The front door opens into a small living room.  Large openings between the spaces as you head toward the back of the house create an open plan leading to the kitchen and family room in the back of the house.  My client had placed their piano in the front room and arranged a chair and settee such that each piece was quite isolated.  It was not an inviting space for either a group or an individual. It made the space feel like a large hallway — in fact our clients called it “the bowling alley”.  Even looking at the floor plan you can see how you would want to simply get through this space as quickly as possible and move toward the “mass” of the home.  In the family room, a traditional arrangement of a love seat and 2 chairs were arranged around the fireplace.  This might have worked well for a couple living in the house alone, but my client had 2 small children.  They needed a place for the kids to draw & do projects and for the family to gather near the kitchen.  While the counter had some stools, the children were too small and the counter too narrow for the stools to work as a sitting area.  Further, the formal dining area was both too far from the kitchen and too formal for it to work as a family gathering space.
When we asked what they had tried, they pointed to a card table that they had been moving from place to place to try to figure out where to put a family dining area.  The problem with this approach is that you need to have great powers of visualization to translate a small card table into a real piece of furniture.  Further, furniture and spaces relate to each other — you need to approximate the correct mass of each within the space to understand how the arrangement will feel as a total.
We recommended three very simply changes:  First create a true sitting area in the living room.  This will provide a secondary place for the family and frequent guests to gather.  It will also help balance the mass of the home.  The piano should be moved to the playroom.  With a the existing couch in the room (not drawn), the playroom is a better place for family or friends to gather to listen to the music.  A 60″ round table should be added to the family room with a smaller sitting area on the other side of the room.  This arrangement provides a place for the family to gather comfortably.  Plus it still feels balanced with the fireplace.  An upholstered bench replacing the stools under the counter, can easily be pulled over to enlarge the small seating area when more than two people want to gather there.  The children can be doing projects at the table while the parents relax with a glass of wine or while one cooks.  The table is large enough that additional chairs can be added as a secondary place to gather during the frequent gatherings that the couple hosts.  Again, by looking at the floor plan, you can see that the new plan is better balanced — distributing the mass of the living areas along the length of the home.  You can also imagine the comfortable gathering space that the new arrangement in the family room provides.

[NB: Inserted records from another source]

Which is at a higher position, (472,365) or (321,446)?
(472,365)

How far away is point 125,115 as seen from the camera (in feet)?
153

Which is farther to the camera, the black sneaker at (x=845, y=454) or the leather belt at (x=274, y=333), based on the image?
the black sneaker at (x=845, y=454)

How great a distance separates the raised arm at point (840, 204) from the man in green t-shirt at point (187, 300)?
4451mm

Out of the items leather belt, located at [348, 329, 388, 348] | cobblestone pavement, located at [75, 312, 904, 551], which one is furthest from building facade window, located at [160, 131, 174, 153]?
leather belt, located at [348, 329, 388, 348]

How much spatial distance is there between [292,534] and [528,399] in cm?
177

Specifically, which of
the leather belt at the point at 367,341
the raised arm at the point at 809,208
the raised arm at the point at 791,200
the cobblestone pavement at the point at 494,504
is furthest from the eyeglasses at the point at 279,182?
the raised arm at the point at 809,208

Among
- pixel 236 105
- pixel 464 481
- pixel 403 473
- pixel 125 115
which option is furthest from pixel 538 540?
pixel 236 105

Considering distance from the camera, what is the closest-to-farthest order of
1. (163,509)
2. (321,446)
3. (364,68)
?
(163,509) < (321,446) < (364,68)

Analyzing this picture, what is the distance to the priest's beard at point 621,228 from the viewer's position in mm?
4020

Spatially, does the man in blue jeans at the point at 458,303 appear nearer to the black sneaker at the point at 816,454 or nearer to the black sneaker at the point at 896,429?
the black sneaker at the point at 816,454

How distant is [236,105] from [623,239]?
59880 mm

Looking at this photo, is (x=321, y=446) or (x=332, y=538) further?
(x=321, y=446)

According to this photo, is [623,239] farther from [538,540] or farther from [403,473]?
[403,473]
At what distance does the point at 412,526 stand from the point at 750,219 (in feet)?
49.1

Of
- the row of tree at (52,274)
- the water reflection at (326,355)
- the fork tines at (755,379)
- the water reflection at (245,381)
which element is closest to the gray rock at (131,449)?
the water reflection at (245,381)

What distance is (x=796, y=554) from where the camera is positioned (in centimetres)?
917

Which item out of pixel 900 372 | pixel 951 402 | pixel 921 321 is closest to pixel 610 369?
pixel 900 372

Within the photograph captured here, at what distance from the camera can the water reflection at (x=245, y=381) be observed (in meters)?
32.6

Finally, we suggested that, if the floor plan wasn’t enough for them to experience the space.  They could easily “mock-up” the feel prior to purchasing furniture.  Since they liked the idea of moving the piano into the playroom, we suggested moving the piano to the playroom and moving the sitting are from the family room to the living room.  Then, existing arm chairs can be used to create the new sitting area in the family room and we can get one of our carpenters to “mock-up” the 60″ round table.  Existing dining room chairs can be used during the test phase.  This is a low-cost way to test the arrangement prior to purchasing a new table and chairs.
This example demonstates the cost-effectivenss and power of using a floor plan and mock-up tools to make your space work better for you and your family.